A research team has identified novel biomarkers that can predict a patient’s response to immunotherapy and the adverse events they may experience from the same immunotherapy used to treat primary liver cancer hepatocellular carcinoma (HCC).

These findings, discovered by a research team in Singapore and published in the Journal of Hepatology, should enable more effective and individualized treatment of HCC patients, with fewer side effects.

Liver cancer is highly prevalent in Asian populations, especially in Southeast Asia, China, Korea, and Japan. It is the fourth most common cancer in Singapore and the third leading cause of cancer mortality for men. With the high incidence of this disease in the region, finding effective treatments for HCC is an urgent need. Personalized medicine is a promising approach for HCC treatment, matching specific therapies to patients to ensure effective treatment with minimal toxicity.

Biomarkers, which are unique mutated nucleic acid sequences or proteins associated with a particular cancer type, can indicate the likelihood of developing cancer, diagnose the cancer, predict therapeutic benefit, and prognosticate cancer development in a patient.

Using a personalized medicine approach, a team of researchers and clinicians from the National Cancer Centre Singapore (NCCS) and SingHealth’s Translational Immunology Institute (TII) uncovered mechanisms of response and adverse events from the type of immunotherapy known as immune checkpoint blockade used to treat HCC patients. Recent phase III clinical trials of the anti-PD-1 immune checkpoint blockade nivolumab and pembrolizumab achieved a respective 15% or 18.3% overall response rate for patients with advanced HCC. However, about 20% of these patients experienced treatment-induced immune-related adverse events such as skin toxicities, hepatitis, thyroid dysfunction and colitis. Additional studies showed that combining anti-PD-1 and another immune checkpoint blockade, anti-CTLA4 or an anti-angiogenesis drug, anti-VEGF, improved response by up to 31% but with an increased incidence of adverse events.

To improve and predict response rates to immune checkpoint blockade therapy, the team studied 61 HCC patients from NCCS and Asan Medical Center in South Korea who received anti-PD-1 immune checkpoint blockade – intravenous nivolumab or pembrolizumab.
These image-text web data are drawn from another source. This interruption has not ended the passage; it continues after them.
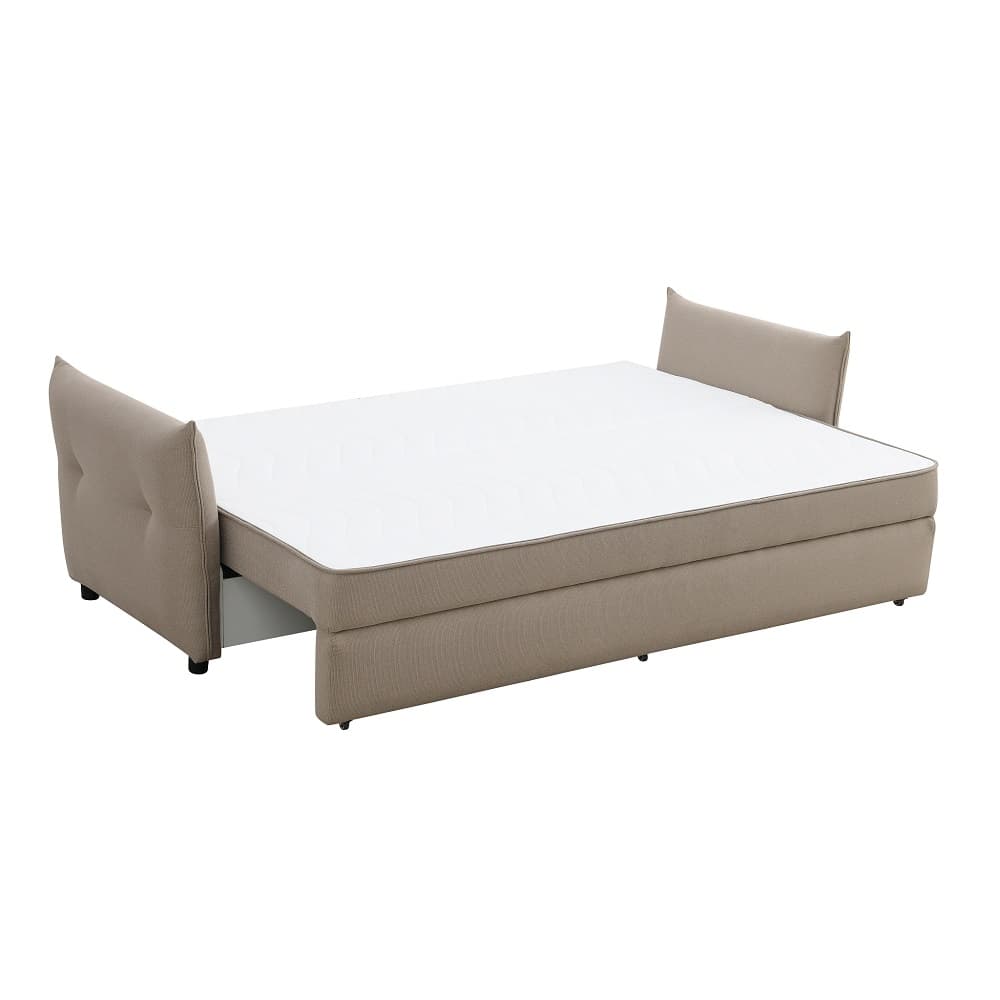 Sofa W/Sleeper, Storage & 4 Pillows 6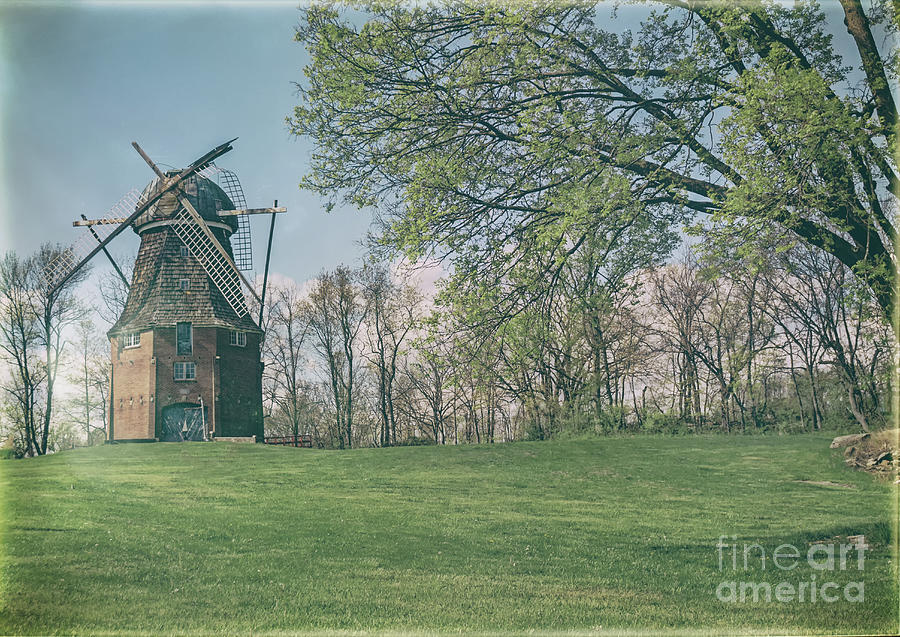 Chasing Windmills Photograph by Debra Fedchin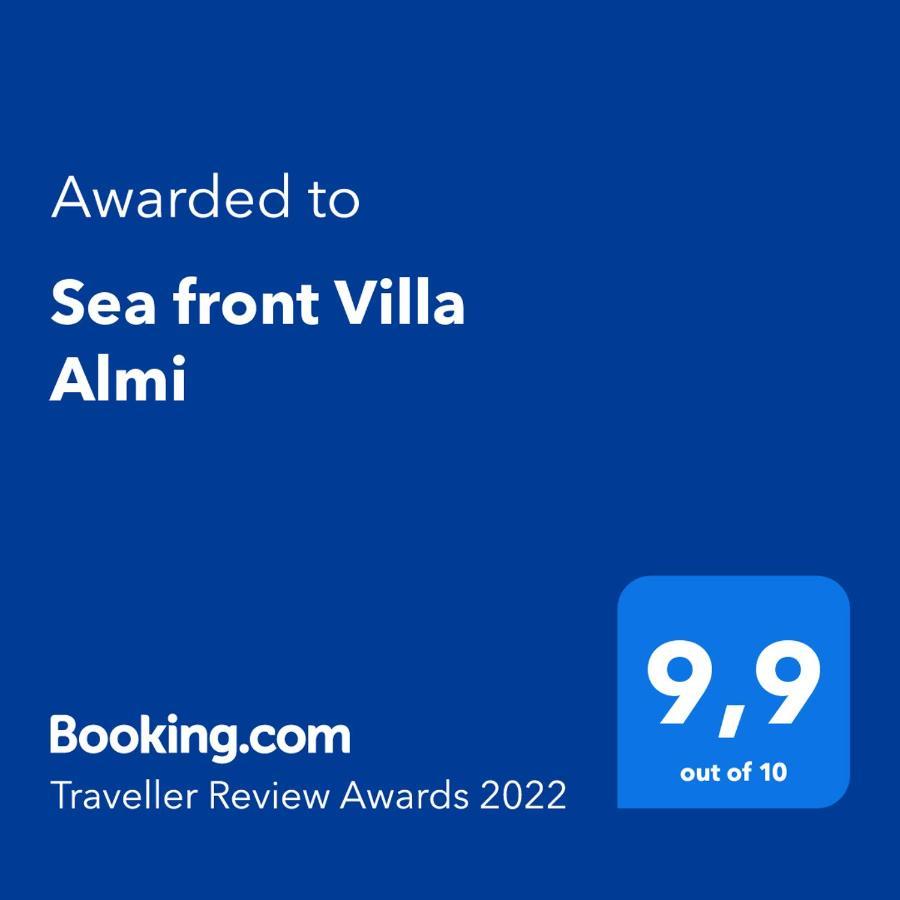 바실리키 Sea Front Almi 빌라 외부 사진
The patients’ blood samples were collected at baseline, before the study began, and during treatment. Samples were analysed using advanced single-cell analyses such as Cytometry by time of flight (CyTOF) and single-cell RNA sequencing.

From the analysis, the team identified two novel biomarkers: CD11c+HLADRhi antigen-presenting cells and CXCR3+CD8+ effector memory T cells that could predict response to the anti-PD1 immune checkpoint blockade. In addition to the initial discovery, the team discovered that one of the novel biomarkers for immunotherapy, contributed both to patients’ response and the incidence of adverse events from immune checkpoint blockade. This provides valuable insight into the interface between a patient’s response and side effects to the therapy.
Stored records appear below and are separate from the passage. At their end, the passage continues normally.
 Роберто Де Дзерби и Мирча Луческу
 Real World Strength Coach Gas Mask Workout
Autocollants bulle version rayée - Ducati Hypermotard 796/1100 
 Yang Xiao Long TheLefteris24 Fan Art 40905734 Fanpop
“While other studies have explored biomarkers for response to immune checkpoint blockade, ours is the first that found a biomarker that contributed to both the responses and adverse events resulting from the immunotherapy,” says Valerie Chew, PhD, a principal investigator in TII and co-senior author of the study. “This allowed us to examine this biomarker further and determine if there was a way to enhance therapeutic response and, at the same time, prevent adverse events.”

Based on their findings, the team proposed and tested a new immunotherapy combination for HCC in a preclinical mouse model. This novel treatment combined anti-PD-1 and anti-TNFR2, blocking a communication pathway that uncoupled the response from adverse events. This allowed enhanced response to immune checkpoint blockade without aggravating adverse events.
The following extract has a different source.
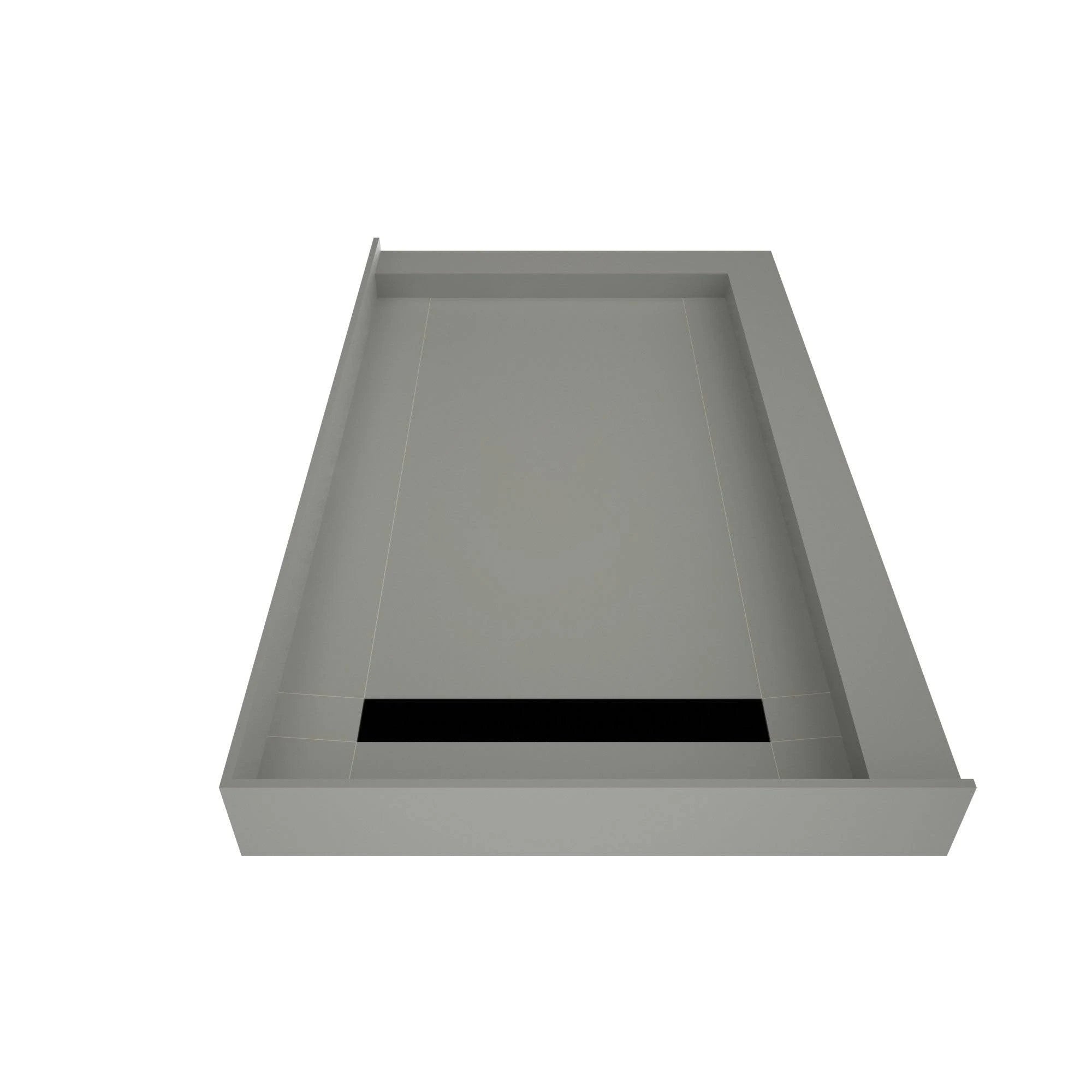 Bronze Double Threshold Shower Base O155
“We are excited that our findings have presented a novel treatment pathway, and are now exploring this combination and aim to bring this new therapy to patients with primary liver cancer,” says Clinical Associate Professor David Tai, senior consultant, division of Medical Oncology, NCCS and co-senior author of this study. 

This study is supported by the National Research Foundation, Singapore (NRF) under its Open Fund – Large Collaborative Grant (NMRC/OFLCG/003/2018) and Translational and Clinical Research (TCR) Flagship Programme (NMRC/TCR/015-NCC/2016), which are administered by the Singapore Ministry of Health (MOH)’s National Medical Research Council (NMRC).